Please note: This seminar will be given online.
Eugene Ndiaye, Tennenbaum President’s Postdoctoral Fellow
H. Milton Stewart School of Industrial and Systems Engineering
Georgia Institute of Technology
If you predict a label y of a new object with yˆ, how confident are you that “y = ˆy”? The conformal prediction method provides an elegant framework for answering such a question by establishing a confidence set for an unobserved response of a feature vector based on previous similar observations of responses and features. This is performed without assumptions about the distribution of the data. While providing strong coverage guarantees, computing conformal prediction sets requires adjusting a model to an augmented dataset considering all possible values that the unobserved response can take, and proceeding to select the most likely ones. For a regression problem where y is a continuous variable, it typically requires an infinite number of model fits; which is usually infeasible. In general, the computation of such distribution-free confidence sets is still considered an open problem. I advocate a simplification and propose to settle for an accurate approximation of these confidence sets given a prescribed precision. To do so, I will introduce (hopefully) weak regularity assumptions on the prediction model, in order to obtain feasible calculations and demonstrate how one can effectively and efficiently quantify the prediction uncertainty for several machine learning algorithms.

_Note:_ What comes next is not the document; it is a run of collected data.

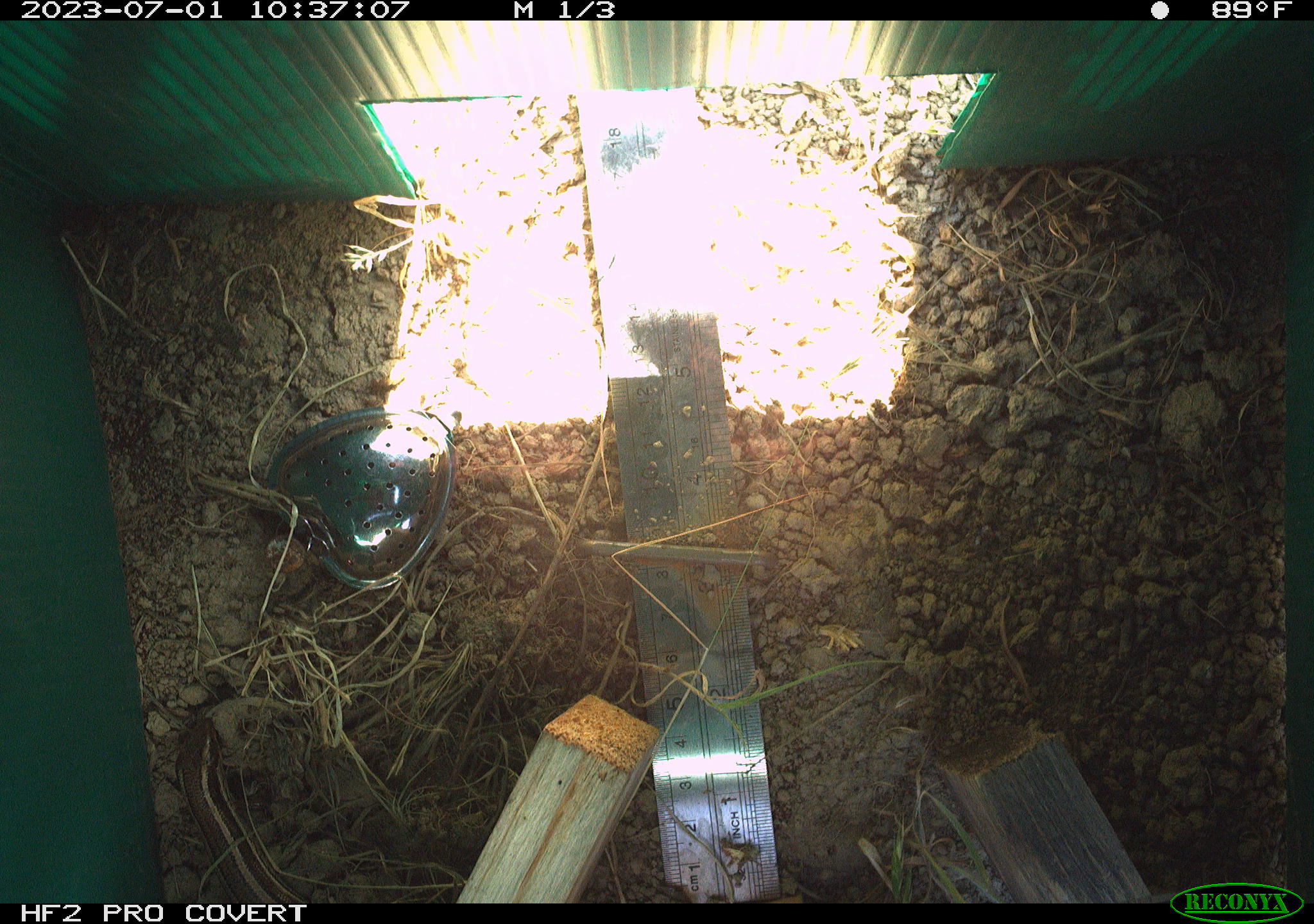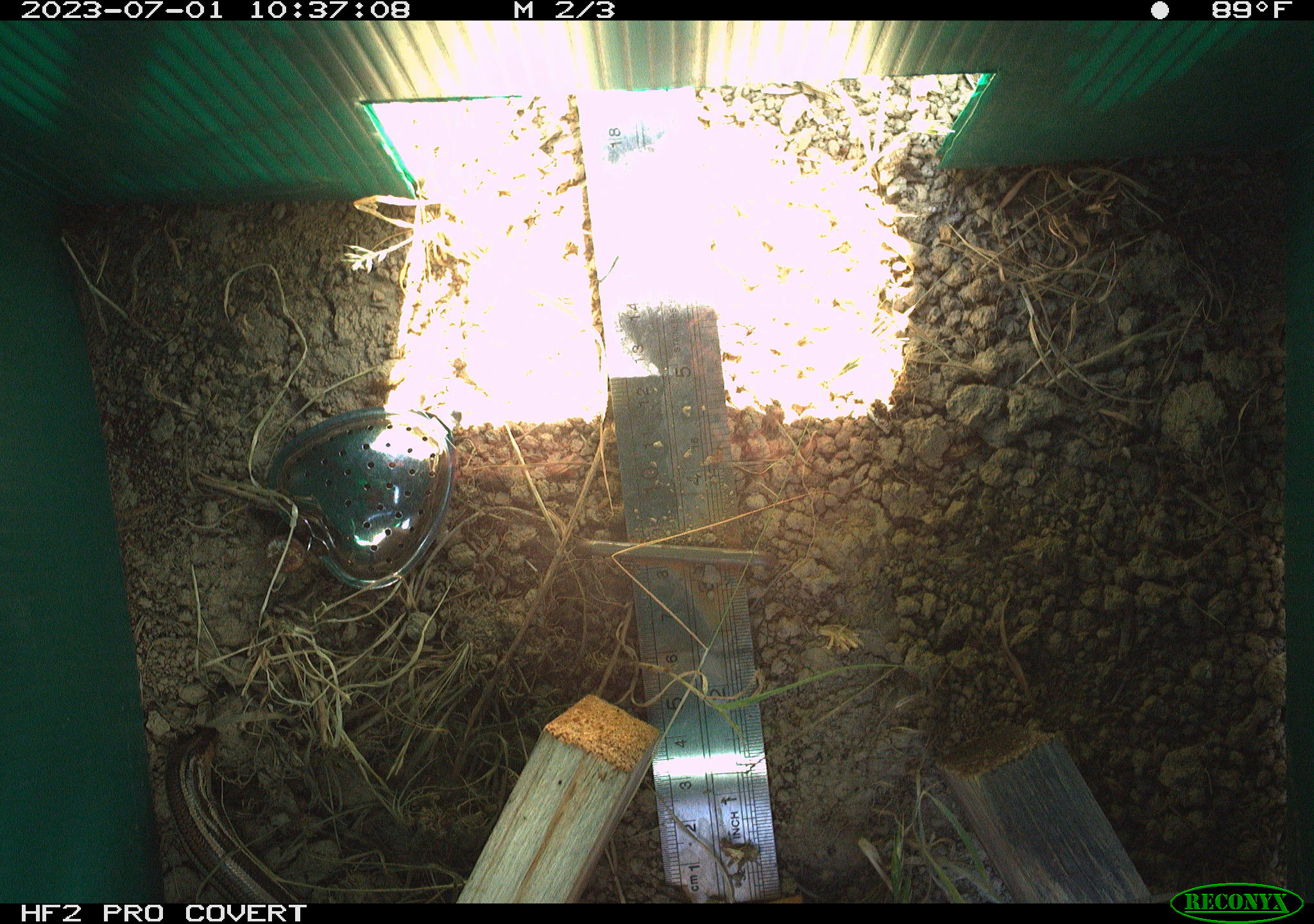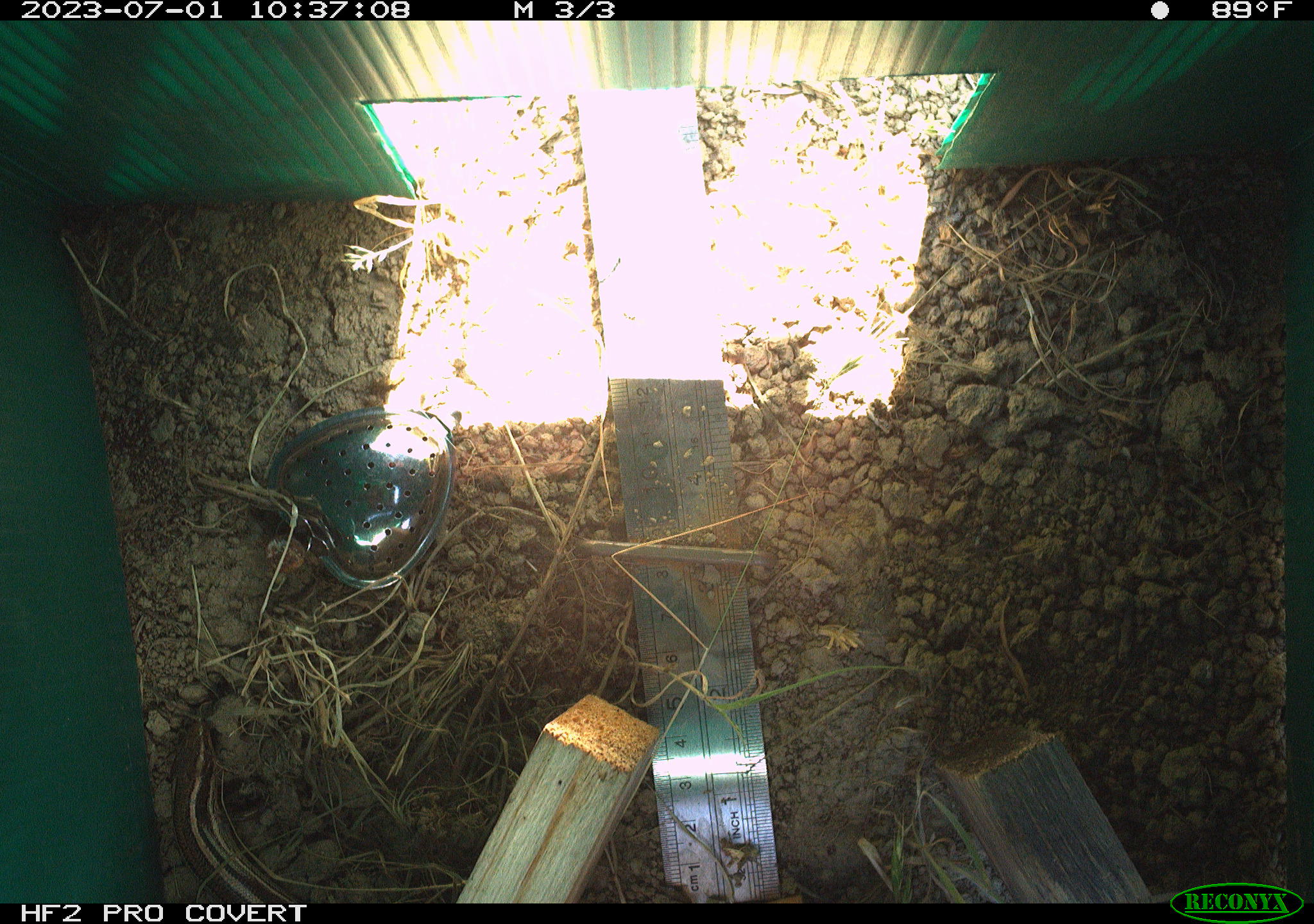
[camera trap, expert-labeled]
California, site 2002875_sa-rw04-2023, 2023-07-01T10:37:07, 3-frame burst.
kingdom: Animalia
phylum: Chordata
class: Reptilia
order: Squamata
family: Scincidae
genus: Plestiodon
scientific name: Plestiodon skiltonianus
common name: western skink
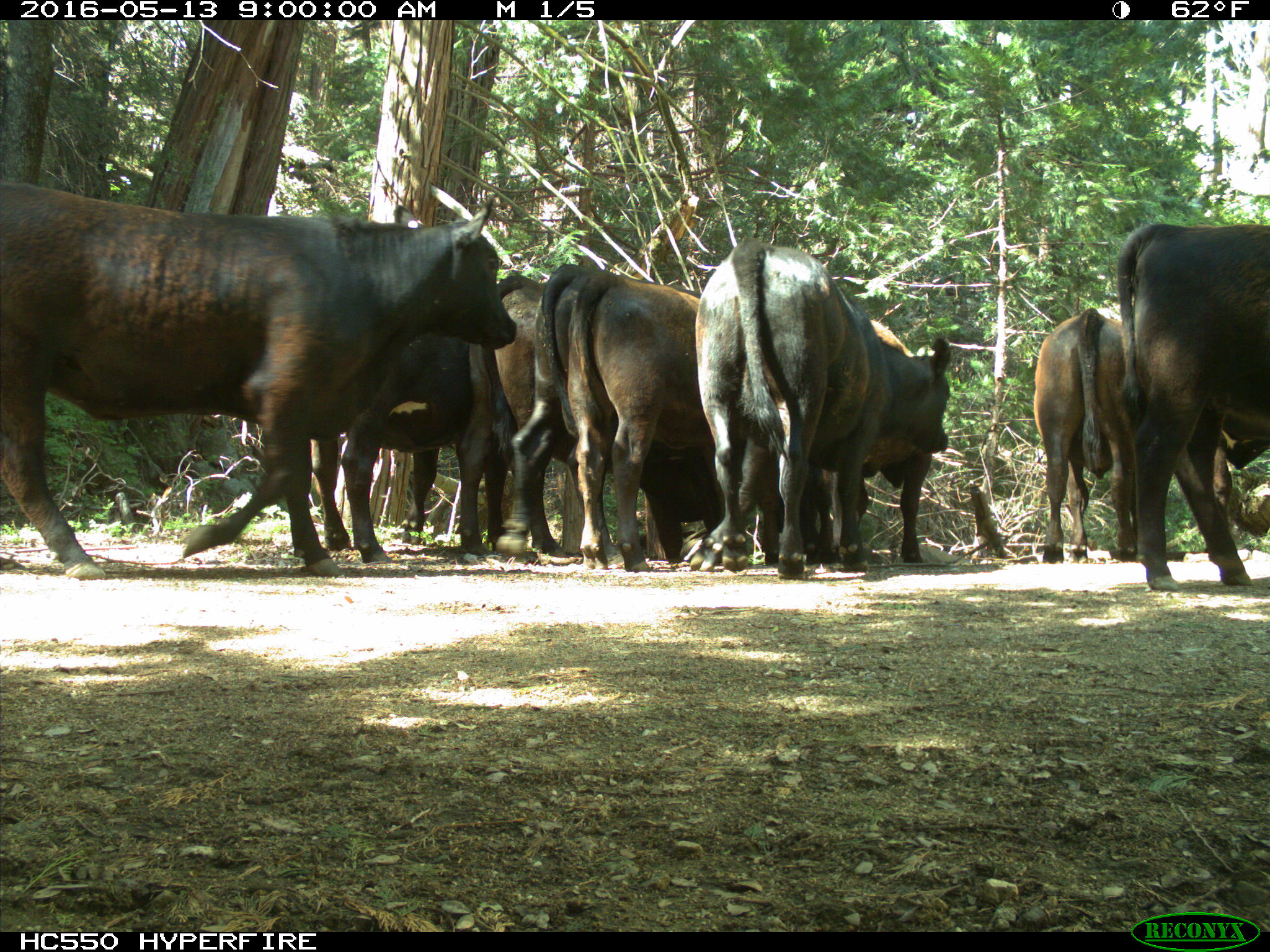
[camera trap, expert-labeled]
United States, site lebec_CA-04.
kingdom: Animalia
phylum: Chordata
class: Mammalia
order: Artiodactyla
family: Bovidae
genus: Bos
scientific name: Bos taurus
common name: domestic cow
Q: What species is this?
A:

Bio: Eugene Ndiaye is a Tennenbaum President’s Postdoctoral Fellow in the H. Milton Stewart School of Industrial and Systems Engineering at Georgia Institute of Technology, hosted by Xiaoming Huo and Pascal Van Hentenryck. Previously, he was a Postdoctoral Researcher at the RIKEN Center for Advanced Intelligence Project (AIP) in the data-driven biomedical science team led by Ichiro Takeuchi. He did a PhD in Applied Mathematics under the supervision of Olivier Fercoq and Joseph Salmon at Télécom ParisTech (now part of the Institut Polytechnique de Paris). His PhD thesis focused on the design and analysis of faster and safer optimization algorithms for variable selection and hyperparameter calibration. His current and forthcoming work focuses on the efficient construction of confidence regions with minimal assumptions on the distribution of the data as well as the analysis of selection biases in optimization algorithms for machine learning.
More information on his research work is available at https://eugenendiaye.github.io/.
To join this seminar on Zoom, please go to https://uwaterloo.zoom.us/j/99906019165.
Please note: The passcode will be provided by email a week before the seminar as well the morning of the seminar.